# What you should do:
Take the line that contains "class: Mammalia" in the data below and each line after it, through the last, and repeat them unchanged.

# Data supplied:

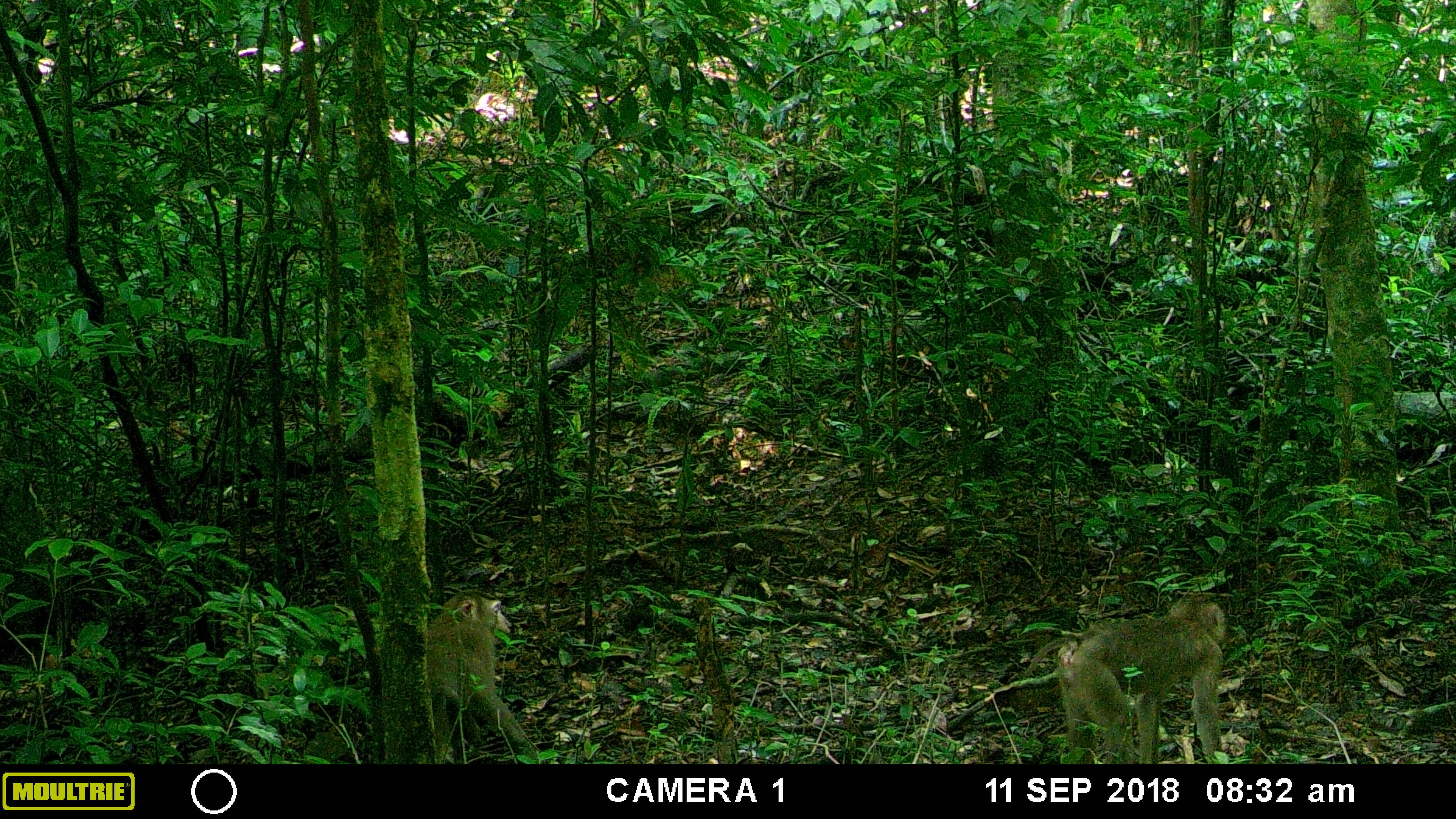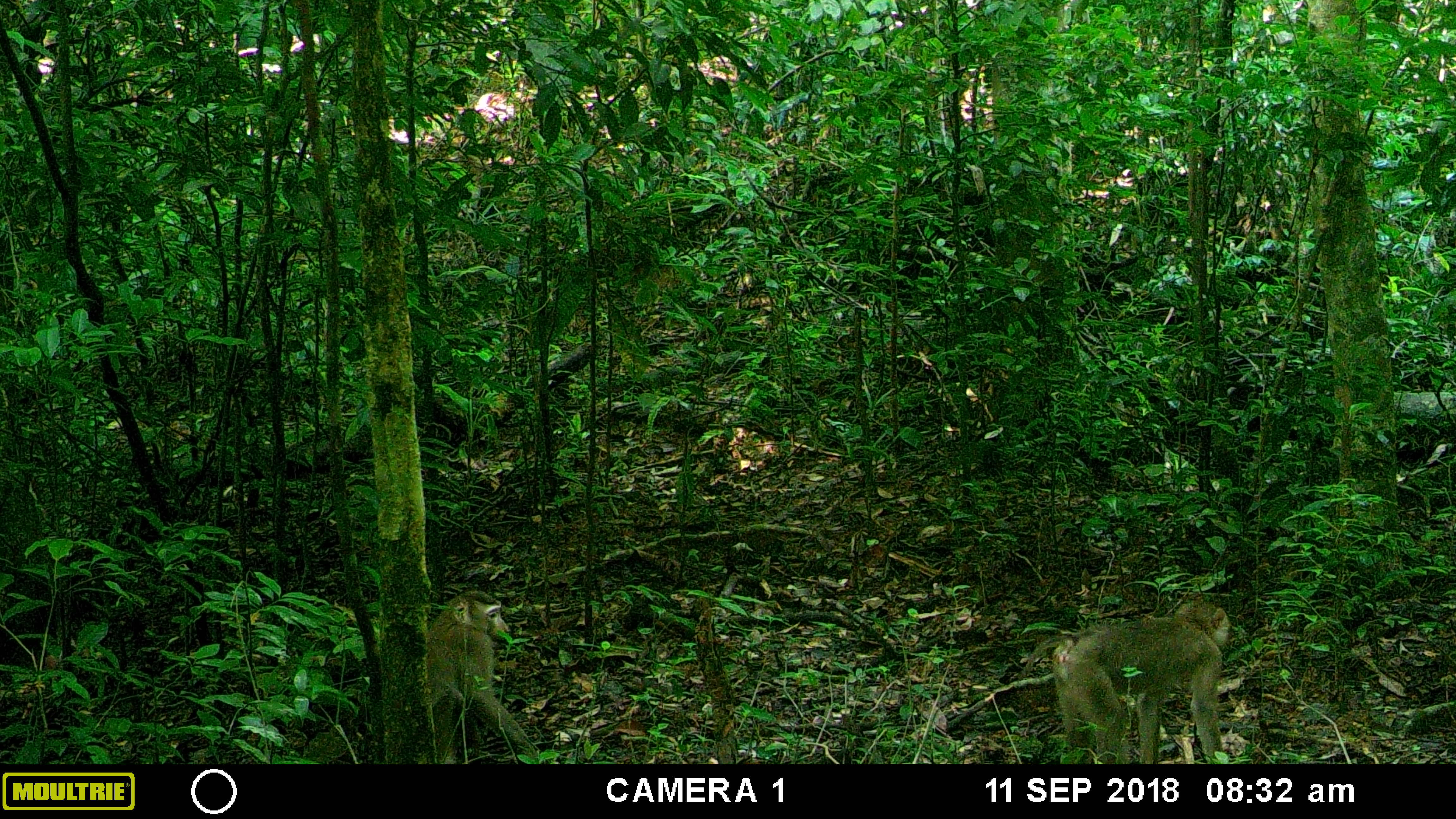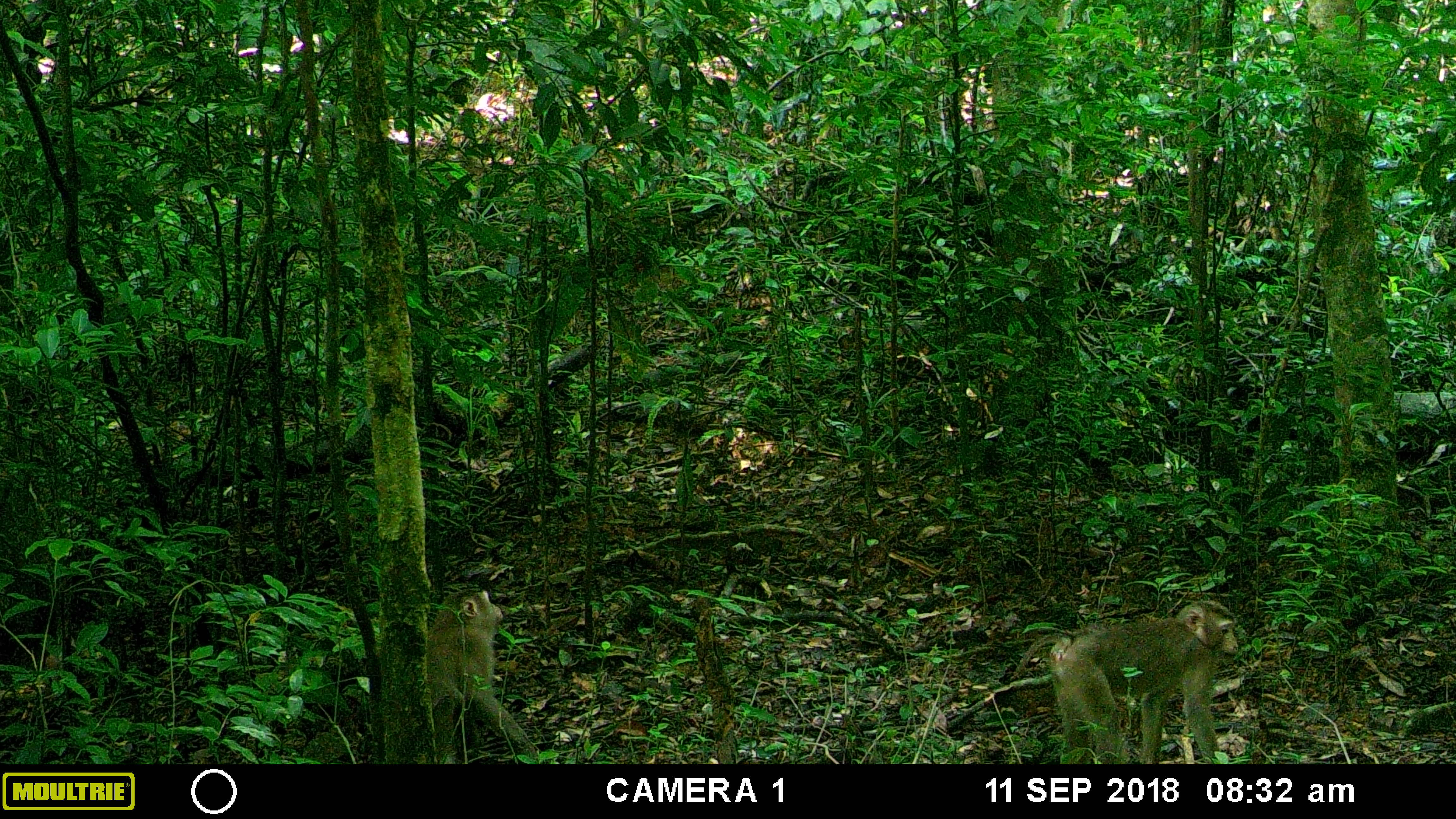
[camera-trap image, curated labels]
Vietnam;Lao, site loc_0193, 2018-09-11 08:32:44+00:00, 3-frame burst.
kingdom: Animalia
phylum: Chordata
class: Mammalia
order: Primates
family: Cercopithecidae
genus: Macaca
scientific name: Macaca nemestrina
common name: pig-tailed macaque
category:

# Task result:
class: Mammalia
order: Primates
family: Cercopithecidae
genus: Macaca
scientific name: Macaca nemestrina
common name: pig-tailed macaque
category:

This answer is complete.